Not really. Just because a composer is cycling through the same sequence of twelve pitches doesn't mean he or she has to do so the same way per cycle. Suppose, for example, that in one measure I play each note of the tone row, one after the other; then in the next measure I play two chords in succession, the first chord consisting of the first five notes of the tone row and the second chord consisting of the next seven notes. The two measures will sound nothing alike, even though they consist of the same sequence of twelve notes.



ZJovicic said:


> It would be kind of repetitive (in theory) though *when I listen to 12 tone works I don't notice any repetitiveness at all, quite the contrary*.


Exactly. A 12-tone piece will only sound as repetitive as the composer wants it to sound. If you're not aware that a work is constructed on a tone row, it may not even strike you as a 12-tone work at all, let alone a repetitive one. Even for the most seasoned listeners, telling the difference between a freely atonal work and a 12-tone one can be quite difficult; from a listening perspective, a tone row can sometimes be basically irrelevant. (As always, there are exceptions. Webern was especially adept at designing tone rows whose arcanely complex properties are somewhat audible, or at least inferable, just by listening.)


----------



## Phil loves classical (Feb 8, 2017)

janxharris said:


> Kind of makes one realise how such music might end up sounding inhuman.


True, but you can even arrange the row to make it sound more tonal. I actually did it in one piece. It's not that hard.


----------



## janxharris (May 24, 2010)

Phil loves classical said:


> True, but you can even arrange the row to make it sound more tonal. I actually did it in one piece. It's not that hard.


But if the premise is the avoidance of tonality, then shouldn't we at least be just a little sceptical? Rather, shouldn't composers avoid deliberately excluding such possibilities?


----------



## Room2201974 (Jan 23, 2018)

Phil loves classical said:


> True, but you can even arrange the row to make it sound more tonal. I actually did it in one piece. It's not that hard.

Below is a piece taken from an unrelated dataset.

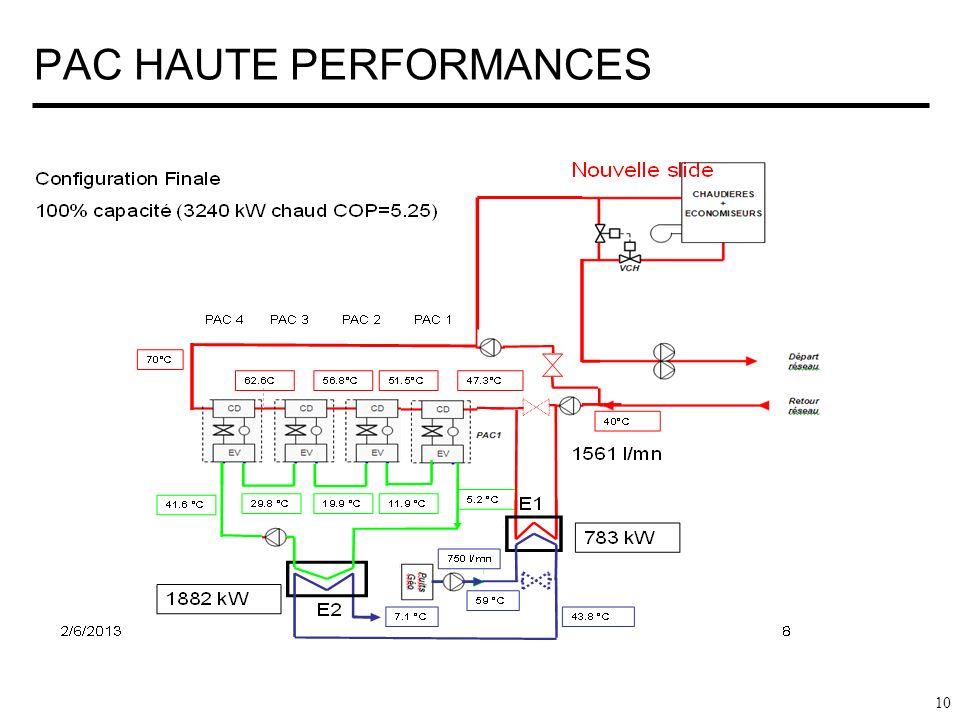 PAC HAUTE PERFORMANCES 10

Yes, you can do that, you can do anything you want. Rules are made to be broken. However, if you imply tonality in a tone row, your 12 notes are no longer equal! When we wrote tone rows in 20th Century Theory and Composition, our professor always downgraded us for implied tonality in a tone row.


----------



## janxharris (May 24, 2010)

Room2201974 said:


> Yes, you can do that, you can do anything you want. Rules are made to be broken. However, if you imply tonality in a tone row, your 12 notes are no longer equal! When we wrote tone rows in 20th Century Theory and Composition, our professor always downgraded us for implied tonality in a tone row.


Why do you think your professor considered even a hint of tonality as something lesser than atonality?


----------



## Room2201974 (Jan 23, 2018)

janxharris said:


> Why do you think your professor considered even a hint of tonality as something lesser than atonality?


12 tone says that all tones are equal in the tone row. When you imply tonality you no longer have that. If I write 12 tones and my last three notes are C E G, then I've just made C the most important note in the row.


----------



## Phil loves classical (Feb 8, 2017)

janxharris said:


> But if the premise is the avoidance of tonality, then shouldn't we at least be just a little sceptical? Rather, shouldn't composers avoid deliberately excluding such possibilities?


You can have tonal implications without really having a clear centre, still sound floating with more tonic freedom, and greater coherence. Berg's violin concerto was like that, which not surprisingly is probably the most popular 12 tone work.

On other hand you can have a tonal work with weak tonality like Prokofiev's Sonatas 6 and 8. At some point i would imagine, they intersect


----------



## Torkelburger (Jan 14, 2014)

ZJovicic said:


> OK, we are discussing serialism in several threads already, but it's just exchange of opinions...
> I'd like to have a thread in which those who really understand it and are knowledgeable about it could explain it to others who would like to learn but don't truly understand it, hopefully in a clear and simple way.
> 
> So, I'll start with my first question. How exactly tone rows work?
> ...


Your question is based on a very common misunderstanding of twelve-tone technique. Some authors call it "The Myth of Non-Repetition". The rule is that when you construct the row, you do not repeat a tone, so you end up with twelve different tones. It does NOT apply to the act of composition with the tones. You may repeat a tone or group of tones when composing with the row.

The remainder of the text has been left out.